We know that there is a vast difference between teaching justice and making it evident. The constitutions of the most corrupt governments insist on justice. How did God make His justice and righteousness evident at Sinai? Was His justice not manifest when He punished the Egyptians, especially when He drowned them in the sea? Was His righteousness not evident when He provided water from Miriam’s Well, and fed each person according to his need? What was more clear about God’s justice and righteousness at Sinai?

“God said to Moshe, ‘Ascend to Me to the mountain.” “Moshe ascended the mountain, and the cloud covered the mountain.” At this point of Sinai, God was to be “found” above the mountain, in the heavens, distant, in another world.

Something changed after Moshe ascended the mountain: “The glory of God rested upon Mount Sinai.” God came down to the mountain, to Moshe, to the people. God’s justice and righteousness was not fully evident until He showed the people that He was immediately present in their lives. He would descend to meet those willing to ascend. God does not live in the distant heavens, above the mountain demanding that we ascend all the way up to Him; He meets us as we ascend.

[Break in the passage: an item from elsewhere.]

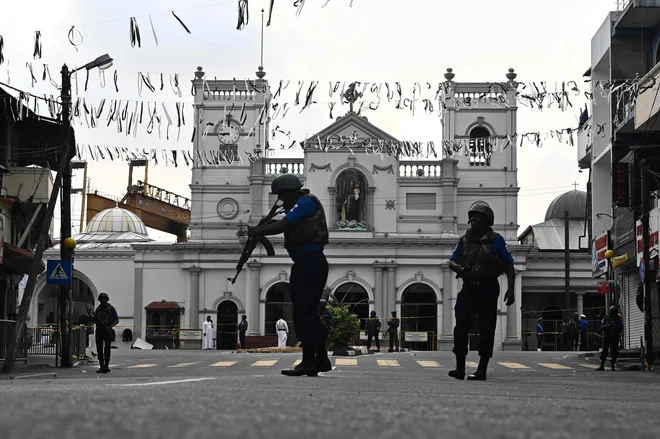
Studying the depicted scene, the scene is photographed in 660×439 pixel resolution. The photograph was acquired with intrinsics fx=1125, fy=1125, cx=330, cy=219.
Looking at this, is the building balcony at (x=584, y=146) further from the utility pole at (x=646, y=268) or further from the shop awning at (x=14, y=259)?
the shop awning at (x=14, y=259)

God is not the Ruler Who lives removed from the people, at a distance. He is immediately present. It is there where we meet Him and He meets us. His laws are not demands only open to those willing to climb up to the heavens. His laws are the meeting point between heaven and earth. They are the basis of a relationship. They are as much an expression of His commitment to us as they are of our obligation to Him. It is only at that meeting point where we can fully experience and appreciate His justice and righteousness.